Joy Mboya ’85, at the entrance of The GoDown Arts Centre. The mural of President Obama in the background was painted by Kenyan graffiti artist Bankslave in 2009.
Barbara Minishi
Mboya’s GoDown Arts Centre is the largest multidisciplinary arts space in East Africa

In 1989, Joy Mboya ’85 was an architect by day and sang in a band by night. She had returned to her hometown, Nairobi, Kenya, after Princeton, and eventually she and her bandmates quit their jobs to devote themselves to Musikly Speaking, their all-women group, which blended Kenyan folk songs and Western harmonies. “Women in popular music in Nairobi was quite unusual,” she says. 

The band broke up, and Mboya earned a postgraduate degree in voice studies at the National Institute for Dramatic Arts in Australia. When she returned to Nairobi, she didn’t pursue architecture or singing. Instead, she set out to create a place that would mentor young artists. 

“I felt compelled to return home and try to make a change, because while we have many talented people in Kenya, we do not have sufficient training opportunities for the arts sector,” she says. “The arts had little or no priority in the education system, so if you were an artist, you learned from older, more experienced artists; short, sporadic workshops; or you taught yourself.”

In 2003, Mboya co-founded the GoDown Arts Centre, the first — and currently the largest — multidisciplinary space for the arts in East Africa. The Ford Foundation, which had committed to supporting arts, culture, and media in East Africa, provided the initial funding. The center opened in a warehouse on the edge of Nairobi’s industrial quarter, a location that is accessible for the mid- and low-income Nairobians whom the center serves. In 2017, the center announced that it would knock down its current facility and build a four-story building, tripling its size.

The 100,000-square-foot space has hosted exhibitions, performances, workshops, and discussions for all manner of creative arts, including dance, music, film, puppetry, fashion, acrobatics, and visual arts such as painting and sculpture. Each year, the center supports more than 500 artists and welcomes more than 100,000 people to its events. About half are school-age children and young adults. 

The center’s mission is to help answer the question, “How do the arts give you a voice in a democratic space and enable you to fulfill yourself, and how does this contribute to a culturally confident, creative, and prosperous Kenya nation?” says Mboya, who is the center’s executive director. “The arts can be seen as an elitist activity. We try to make the case that they don’t have to be, that art is for everybody. And we want to inculcate a sense of ownership and pride for our local creativity within the community.” 

The center’s annual events are touchstones for the community. The Nai Ni Who festival — the name asks, in the vernacular, “Who is Nairobi?” — is a celebration of and conversation about the city. The Manjano art contest invites established artists and students to submit their work — more than 340 submissions came in 2019. The center offers many youth programs, with a focus on empowering young women and providing career training. It also offers subsidized artists’ studios.

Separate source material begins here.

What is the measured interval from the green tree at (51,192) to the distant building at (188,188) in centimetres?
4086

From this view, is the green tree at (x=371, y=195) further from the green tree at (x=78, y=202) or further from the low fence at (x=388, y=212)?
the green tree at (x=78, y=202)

In its early days, the center concentrated on providing artists with a venue to present their work, but it expanded its focus to help artists’ development, especially their business skills. Its entrepreneurship course provides nine weeks of instruction in branding, finance, marketing, and building networks. More than 200 people — from fashion designers and filmmakers to graphic artists and talent managers — have taken the course. 

The new facility will feature a museum, galleries, a multipurpose auditorium, a library, and a youth center, as well as artist studios and other creative workspaces. More than $1 million has been raised locally for the project so far. Construction was suspended in 2020 because of the pandemic; Mboya hopes work will resume in 2022. The center has continued operating several programs online, including one that connects Somali and Kenyan artists. When it is completed, says Mboya, the new center “will be a space of imagination, a place to see the potential of communities, individuals, and the nation to express their creativity.”